If you spend a lot of time reading information on Web pages, you may be quietly disgruntled by the increasingly popular use of tiny text. Apparently this shrinking of text is an exciting new thing among Web designers. ("Hey dude, check out this tiny text on the awesome black background; it’s really, really cool!")
Coolness factor notwithstanding, if your eyes aren’t what they used to be, this trend may be the source of big eye strain. However, depending on how the Web page was created, you may be able to give your eyes a break by changing the default text size in your browser. It’s easy to do.
In Internet Explorer versions 5 and 6, choose View|Text size and select an option from the pop-up list. You can choose from Largest, Large, Medium, Small and Smaller. The default setting is Medium.
In Netscape, the settings are buried a little more deeply. Choose Edit|Preferences and you see a dialog box with two panes. On the left side, click Fonts. Next to Variable Width font, you see a drop-down box where you can change the size (the default is 12 points).
The bad news is that even if you change your view settings, it may not affect a lot of the Web pages you visit while you are surfing around the ‘Net. HTML is the language that is used to create Web pages and you can specify font sizes in HTML in a couple of different ways. So some sites may be affected by your browser preferences, but some won’t be, depending on how the Web designer wrote the HTML that makes up the page.

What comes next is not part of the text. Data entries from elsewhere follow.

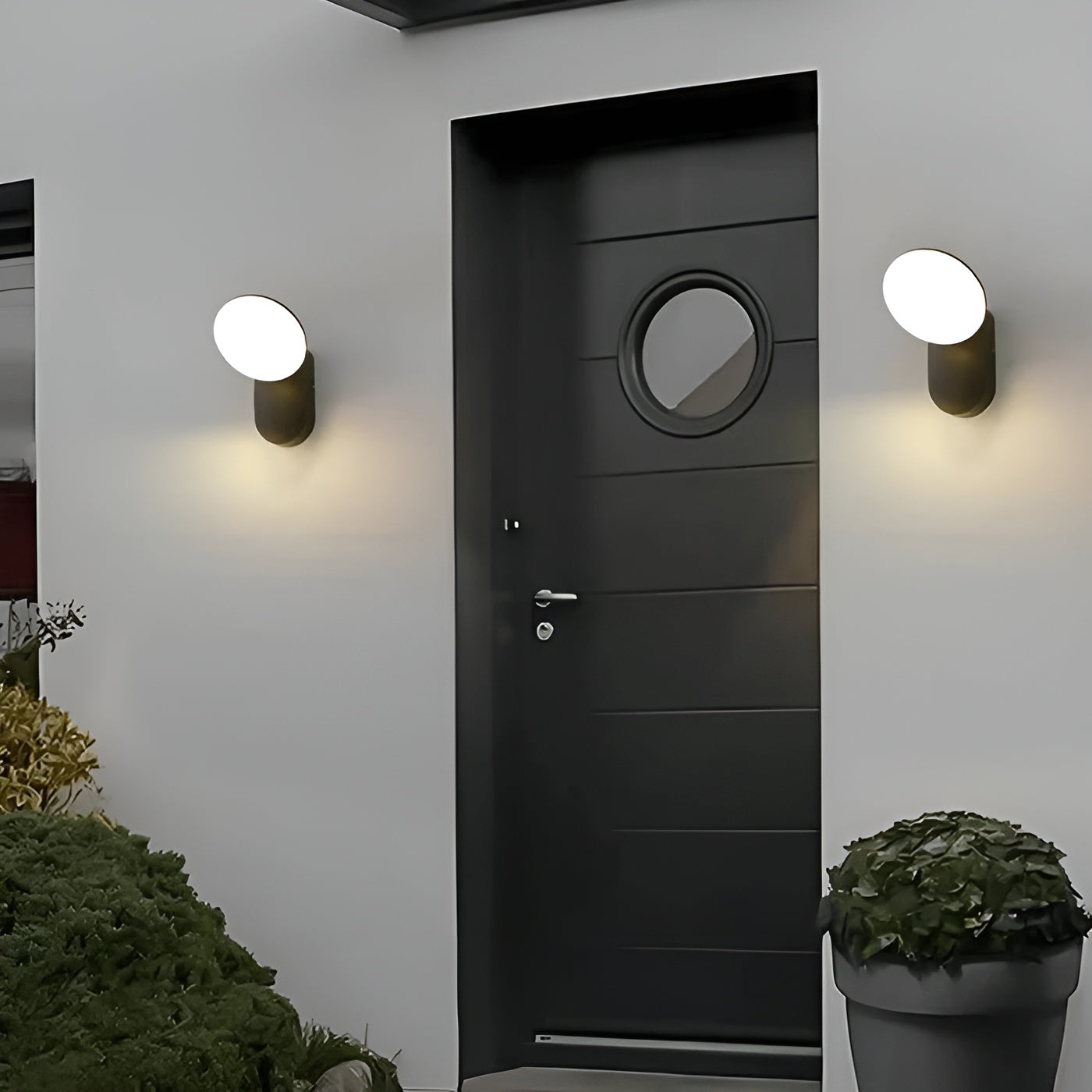 LED Vegglampe med Sensor – Automatisk Lys | For Innendørs og Utendørs Bruk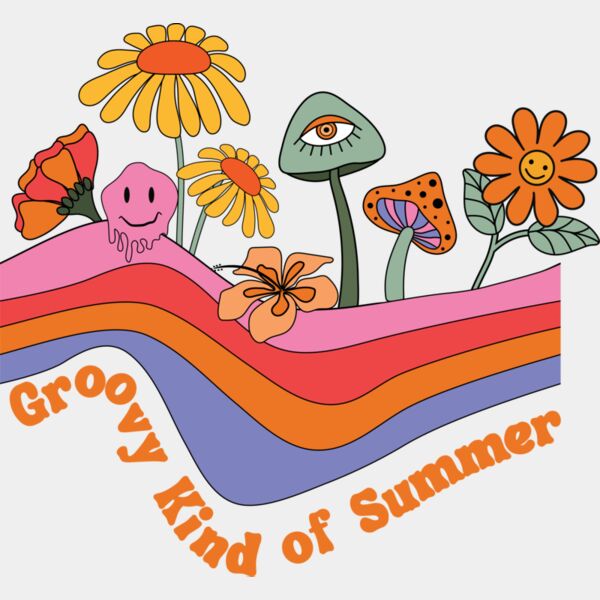 Groovy Summer Thumbnail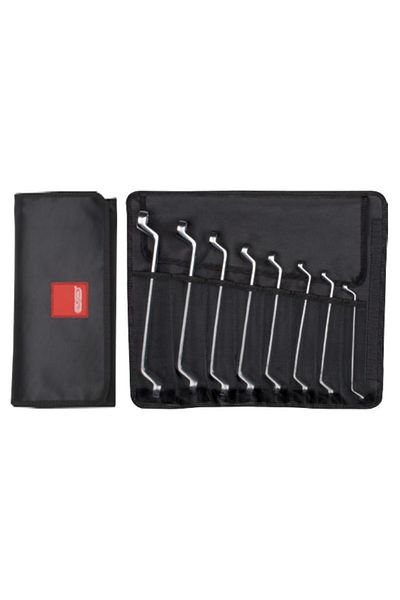 CETA FORM 8 Piece Star Two Mouth Key Set (with Cloth Bag)
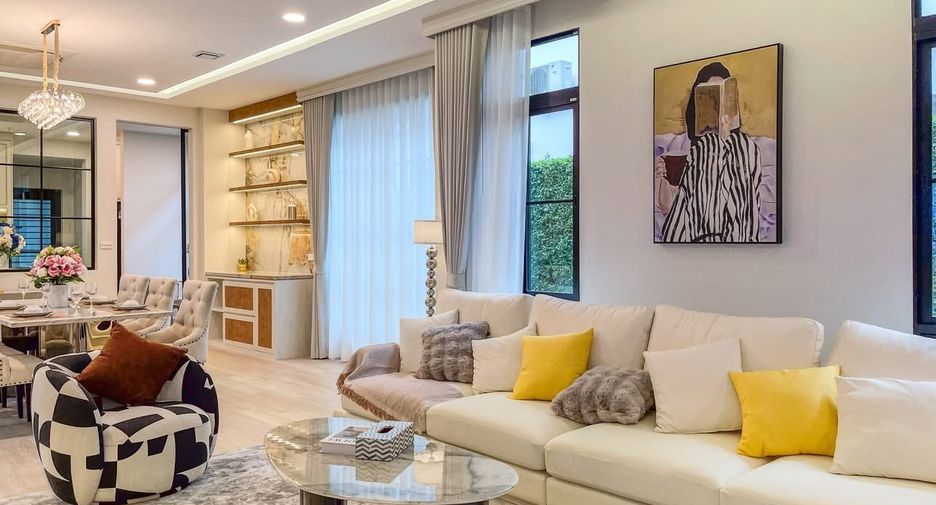 For rent 4 bedrooms house in Saphan Sung, Bangkok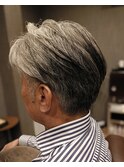 フォーマルグレイヘアー
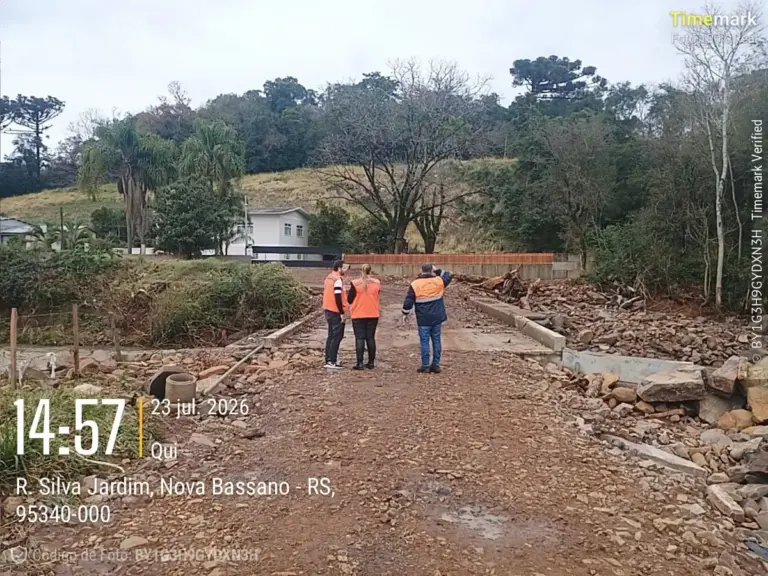 Nova Bassano avalia decretar situação de emergência após prejuízos causados pelas chuvas - Studio TV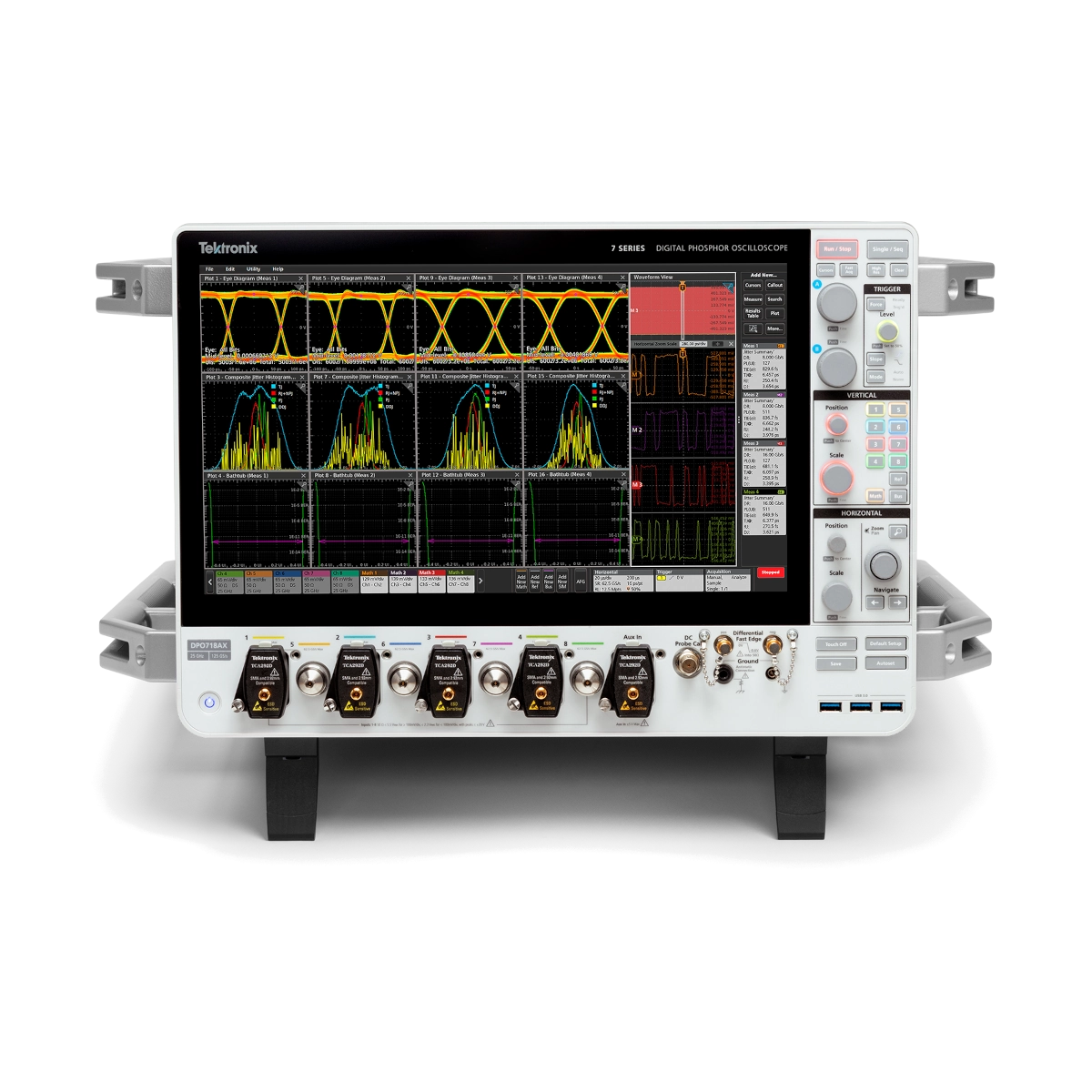 Tektronix DPO718AX 8 GHz Digital Phosphor Oscilloscope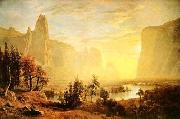 Albert Bierstadt The Yosemite Valley Sweden oil painting artist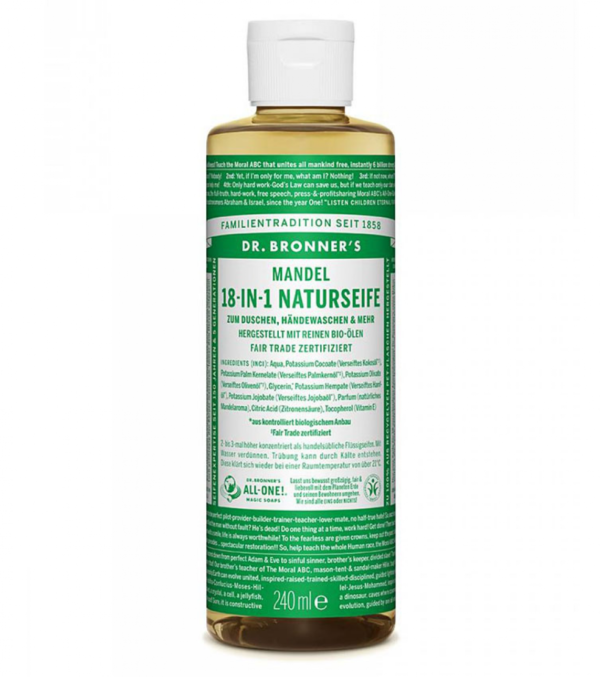Naturseife Mandel, 240 ml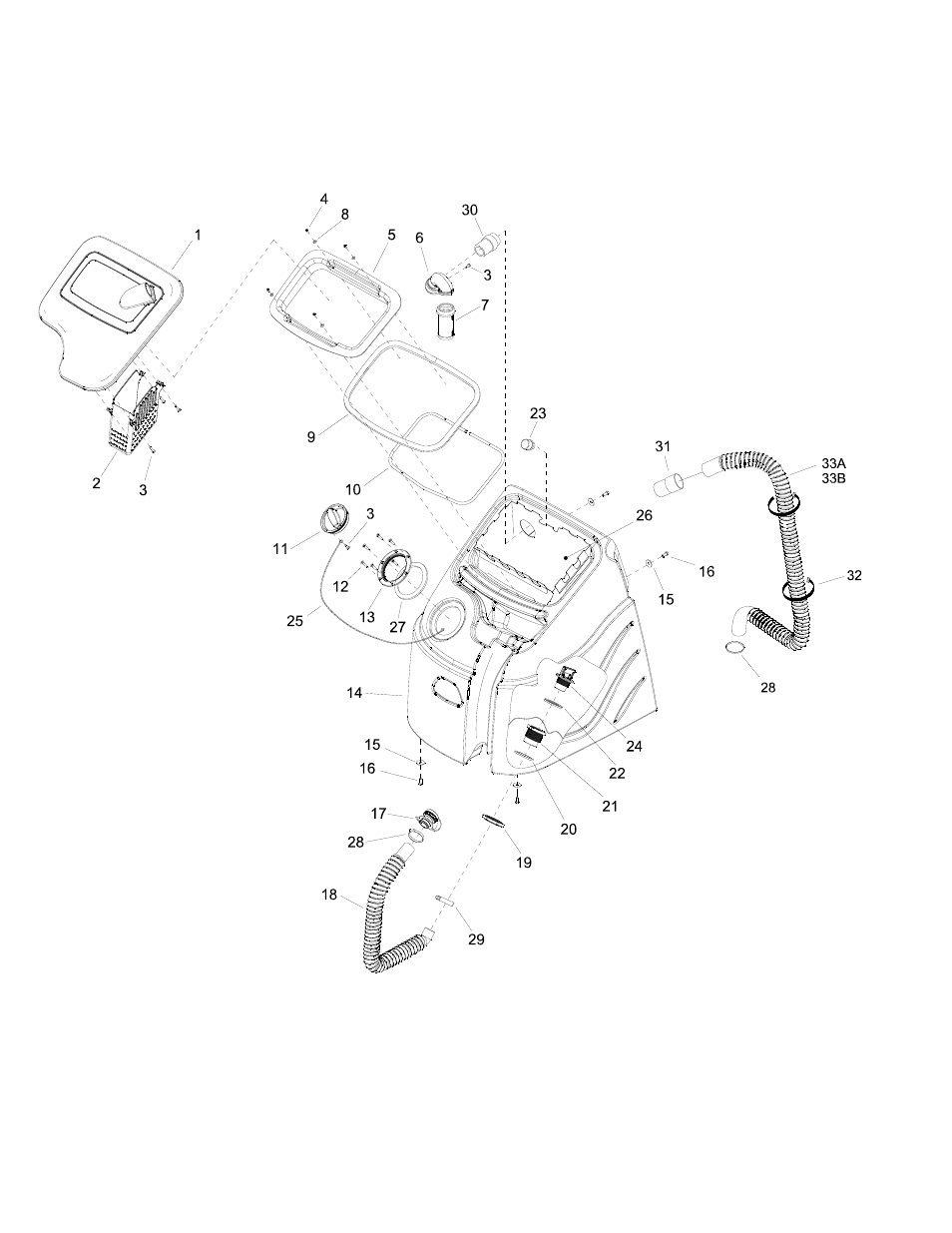 Tank | Windsor Chariot Scrubber 10061160 User Manual | Page 106 / 144
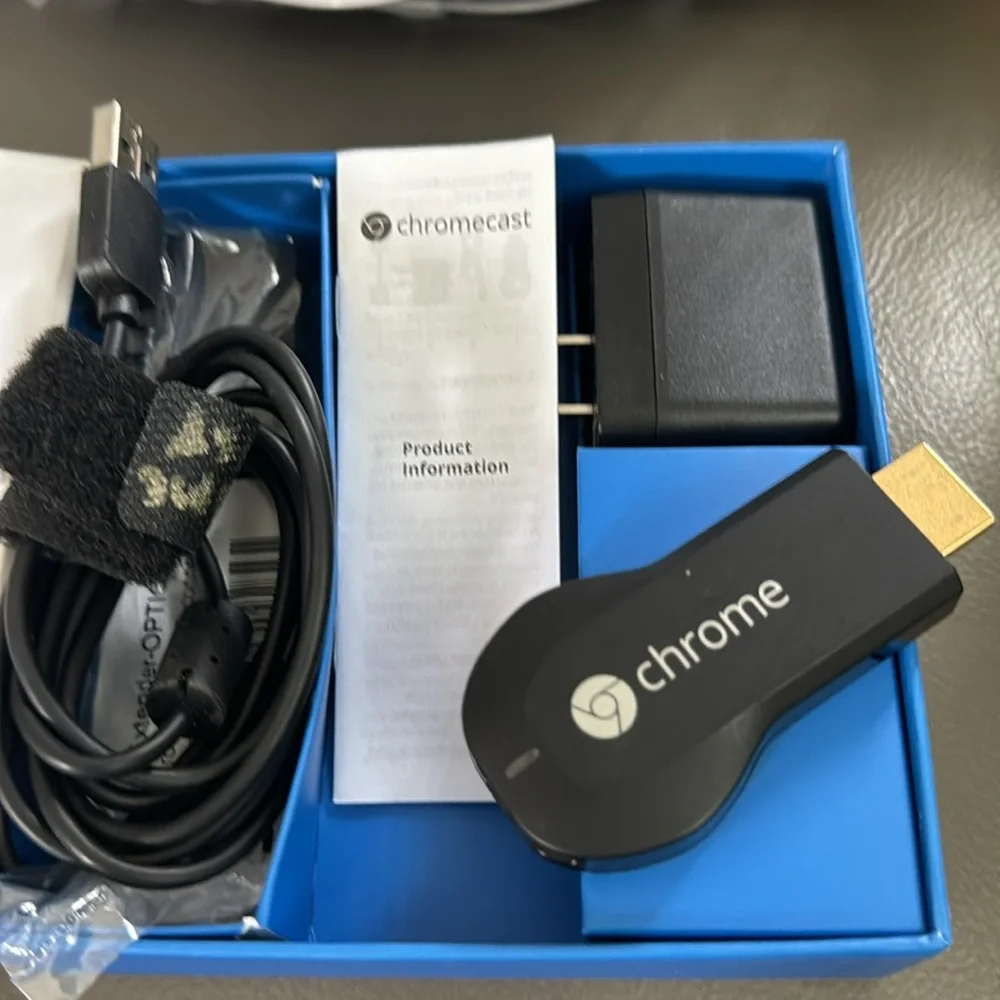 Google Chromecast-stream music, video and more!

Another point to consider is that many designers often use graphics for text, so they can control the appearance completely. You may have encountered sites that are actually nothing but a bunch of pictures slapped on a page. These types of sites tend to take a long time to download, and because the words on the page aren’t understood as text by the browser, they are unaffected by any changes to your text viewing options.